Namun ada fakta lain yang perlu diungkap yakni terkait pendanaan yang dirasa perlu adanya transparasi kepada publik.
Mengingat adanya temuan bahwa dugaan kuat pelanggaran aturan dalam realisasi program ini, dimana adanya temuan dalam pembelanjaan barang dan jasa pemerintah melalui APBD yang seharusnya di lakukan dengan mekanisme tender/lelang namun dipecah-pecah menjadi Pengadaan Langsung (PL).

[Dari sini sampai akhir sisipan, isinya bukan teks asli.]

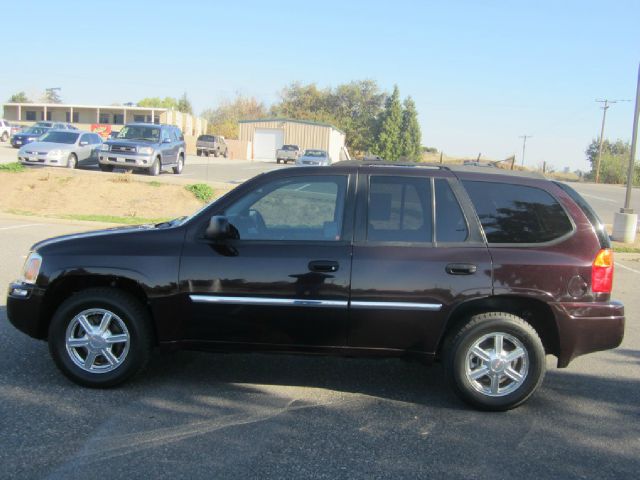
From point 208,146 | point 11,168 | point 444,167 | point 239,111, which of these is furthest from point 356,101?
point 444,167

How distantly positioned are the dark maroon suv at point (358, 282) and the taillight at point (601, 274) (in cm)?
1

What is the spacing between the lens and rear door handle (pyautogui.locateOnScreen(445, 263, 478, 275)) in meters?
4.30

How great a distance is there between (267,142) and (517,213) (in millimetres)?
54990

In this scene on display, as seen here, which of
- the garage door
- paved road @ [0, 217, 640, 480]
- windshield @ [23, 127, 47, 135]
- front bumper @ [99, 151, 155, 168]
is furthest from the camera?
the garage door

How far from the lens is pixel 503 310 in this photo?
446cm

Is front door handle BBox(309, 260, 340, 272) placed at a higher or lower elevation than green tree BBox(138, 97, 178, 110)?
lower

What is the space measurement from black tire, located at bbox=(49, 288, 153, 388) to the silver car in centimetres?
1870

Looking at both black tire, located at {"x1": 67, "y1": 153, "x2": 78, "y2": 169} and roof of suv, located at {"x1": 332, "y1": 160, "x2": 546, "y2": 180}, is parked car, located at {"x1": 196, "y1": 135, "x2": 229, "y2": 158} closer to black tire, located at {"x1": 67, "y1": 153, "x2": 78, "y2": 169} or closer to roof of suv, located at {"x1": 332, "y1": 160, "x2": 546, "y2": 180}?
black tire, located at {"x1": 67, "y1": 153, "x2": 78, "y2": 169}

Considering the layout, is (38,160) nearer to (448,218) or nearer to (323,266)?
(323,266)

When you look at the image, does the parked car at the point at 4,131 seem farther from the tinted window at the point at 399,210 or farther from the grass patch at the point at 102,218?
the tinted window at the point at 399,210

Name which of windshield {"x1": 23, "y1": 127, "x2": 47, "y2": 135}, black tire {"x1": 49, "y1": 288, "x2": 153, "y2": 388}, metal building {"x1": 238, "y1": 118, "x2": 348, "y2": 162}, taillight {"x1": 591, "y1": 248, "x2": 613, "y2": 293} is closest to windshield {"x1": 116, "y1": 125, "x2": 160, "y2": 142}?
windshield {"x1": 23, "y1": 127, "x2": 47, "y2": 135}

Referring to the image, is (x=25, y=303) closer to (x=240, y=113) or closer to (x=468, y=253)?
(x=468, y=253)

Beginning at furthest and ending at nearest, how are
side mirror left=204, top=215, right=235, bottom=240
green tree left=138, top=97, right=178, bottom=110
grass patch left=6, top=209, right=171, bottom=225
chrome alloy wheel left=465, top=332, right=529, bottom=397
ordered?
green tree left=138, top=97, right=178, bottom=110 → grass patch left=6, top=209, right=171, bottom=225 → chrome alloy wheel left=465, top=332, right=529, bottom=397 → side mirror left=204, top=215, right=235, bottom=240

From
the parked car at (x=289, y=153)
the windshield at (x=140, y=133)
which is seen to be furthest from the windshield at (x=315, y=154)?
the windshield at (x=140, y=133)
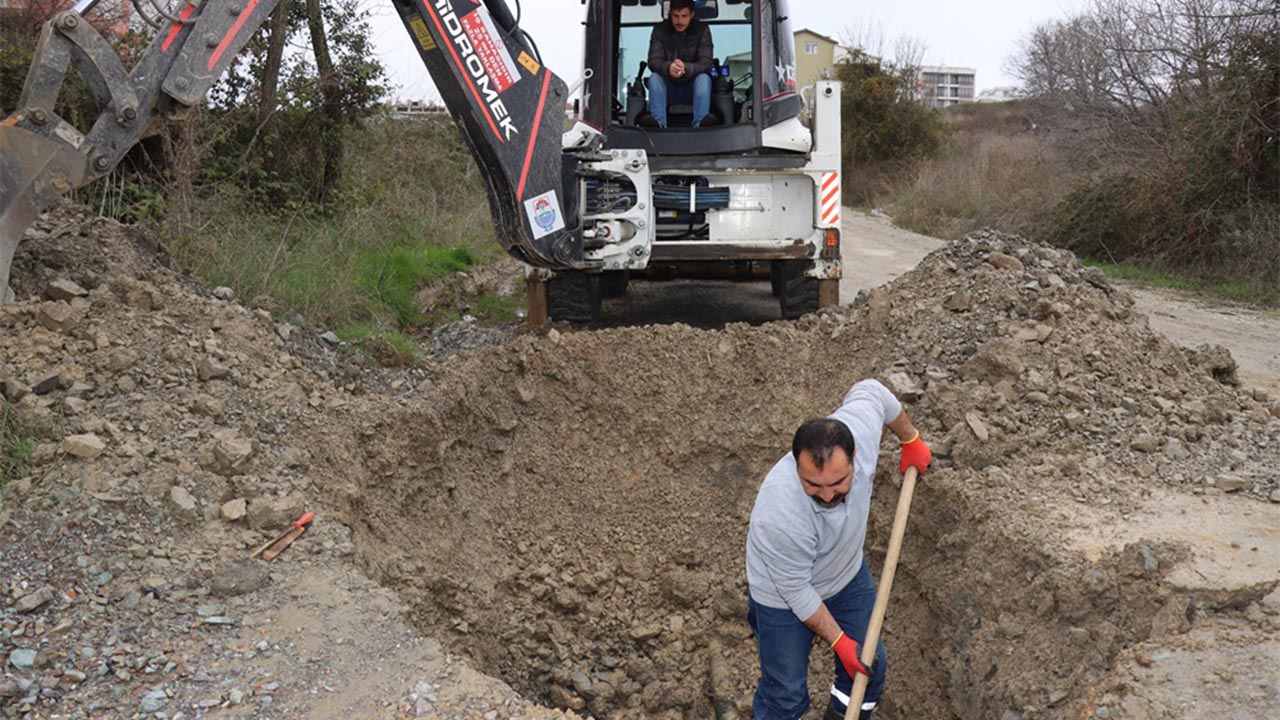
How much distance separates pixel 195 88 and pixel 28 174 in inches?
33.5

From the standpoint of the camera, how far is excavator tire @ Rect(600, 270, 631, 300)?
824 centimetres

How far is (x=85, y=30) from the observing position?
15.3 feet

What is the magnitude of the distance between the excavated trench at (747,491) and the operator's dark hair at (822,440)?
1.22 meters

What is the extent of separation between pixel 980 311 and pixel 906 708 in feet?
8.35

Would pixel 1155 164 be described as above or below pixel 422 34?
below

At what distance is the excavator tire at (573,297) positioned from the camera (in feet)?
24.7

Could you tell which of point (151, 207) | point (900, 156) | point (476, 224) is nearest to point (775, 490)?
point (151, 207)

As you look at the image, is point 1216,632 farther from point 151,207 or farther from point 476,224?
point 476,224

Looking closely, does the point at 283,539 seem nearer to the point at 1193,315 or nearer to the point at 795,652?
the point at 795,652

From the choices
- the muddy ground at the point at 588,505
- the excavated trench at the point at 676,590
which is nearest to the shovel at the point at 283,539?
the muddy ground at the point at 588,505

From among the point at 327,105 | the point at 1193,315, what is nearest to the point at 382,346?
the point at 327,105

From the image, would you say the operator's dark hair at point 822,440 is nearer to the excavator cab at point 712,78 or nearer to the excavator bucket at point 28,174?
the excavator bucket at point 28,174

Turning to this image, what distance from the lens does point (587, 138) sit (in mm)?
6746

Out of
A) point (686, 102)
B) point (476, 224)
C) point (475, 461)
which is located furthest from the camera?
point (476, 224)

Bukan hanya itu, proses penerimaan anggaran yang dikatakan kurang transparan, menimbulkan asumsi publik bahwa program ini mudah untuk dilakukan pencucian uang atau KKN (Korupsi Kolusi Nepotisme).
"Masih ada datanya, saya punya. Yang terjadi pada sekitar tahun 2020an. Dimana ada narasumber mengadukan kepada kami. Dan jelas ia menunjukkan rincian pembelanjaan yang seharusnya di tender kan tapi dipecah-pecah menjadi PL." Ujar Achmad Garad selaku LSM yang berupaya mengungkap OPOP ini.
Masih Garad. "Sebenarnya program ini sangat bagus, cuman kalau dalam realisasinya ada pelanggaran. Ya ini kan bisa merusak tatanan program yang baik menjadi tidak baik, karena pemanfaatannya ini kan jangka panjang." Ungkapnya.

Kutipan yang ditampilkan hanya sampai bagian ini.